EU and UK flags on beach

New polling data released by a Cardiff University research unit suggests that there is no evidence of any emerging consensus amongst Welsh people on what should be achieved from the ‘Brexit’ negotiations following the referendum held on 23 June 2016.

The data shows that a majority of those that voted to Leave the European Union (EU) want to see a ‘hard Brexit’ deal whilst, in stark contrast, many of those who voted to Remain in the EU want to reverse the referendum decision and stay in the union. Hard Brexit means the UK concluding, at most, a limited trade deal with the rest of the EU.

The new polling is published by the Wales Governance Centre at Cardiff University, as a part of its work examining the impact of ‘Brexit’ on Wales.

When asked how leaving the EU will affect Wales, those who voted to Remain strongly believe Wales will suffer more than the rest of the UK, whilst most of those who voted to Leave think Wales will be no worse off than the rest of the UK.

The research also shows that most voters in Wales, no matter how they voted in the referendum, do not trust either the Welsh or UK Government to handle the “Brexit” process.

The data shows that:

  • There is no clear consensus on what kind of deal the UK should have with the EU. The most popular option is a limited trade only deal with the EU (32%); followed by reversing the referendum result (23%); followed by full access to the single market and freedom of movement (16%); and no deal at all (15%).
  • The plurality of people think that Wales will suffer more/benefit less than the rest of UK (37%) as a result of Brexit, while 34% of people believe that Wales will benefit or suffer about the same amount as the rest of the UK. Only 8% of people believe Wales will benefit more from Brexit than elsewhere in the UK.
  • Many people in Wales think that leaving the EU will make no difference to their personal circumstances (37%), whilst 32% believe they will be worse off as a result of Brexit. Only 14% of people believe they will be better off as a result of leaving the union.
  • A substantial majority of people in Wales do not trust either the Welsh (57%) or UK Government (62%) to handle the issue of the UK leaving the EU. Only 30% of people trust the Welsh or UK Government to handle the issue.

Commenting on these new findings, Professor Roger Scully of the Wales Governance Centre at Cardiff University said: “This new opinion polling data strongly suggests that there is no agreement from the Welsh public as to what they want from the Brexit process.

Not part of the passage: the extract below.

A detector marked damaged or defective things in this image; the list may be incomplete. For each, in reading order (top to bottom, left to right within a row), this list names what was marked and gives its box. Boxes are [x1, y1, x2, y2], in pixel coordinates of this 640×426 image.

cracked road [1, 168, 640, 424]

"This is hardly surprising considering the lack of detail that has been forthcoming over how the process will be handled and what is going to be asked for. But the evidence also shows substantial differences persisting between Remain and Leave voters..."

“The two sides seem as far apart as ever – something that will make it all the more difficult for any consensus to emerge on what Brexit should mean."

Dr Jo Hunt, of the Wales Governance Centre at Cardiff University added: “Once the Article 50 process is triggered, probably by the end of March 2017, the clock will start ticking for the UK Government and EU to reach a joint settlement on the terms of the UK's withdrawal from the EU.

“Whatever the outcome, the degree of distance between Leave and Remain voters revealed by this data demonstrates that it's going to be difficult to find a solution that is acceptable to the whole of the UK.”

*The survey, for Cardiff University, had a sample of 1001 Welsh adults and was carried out by YouGov from 18 September – 21 September 2016.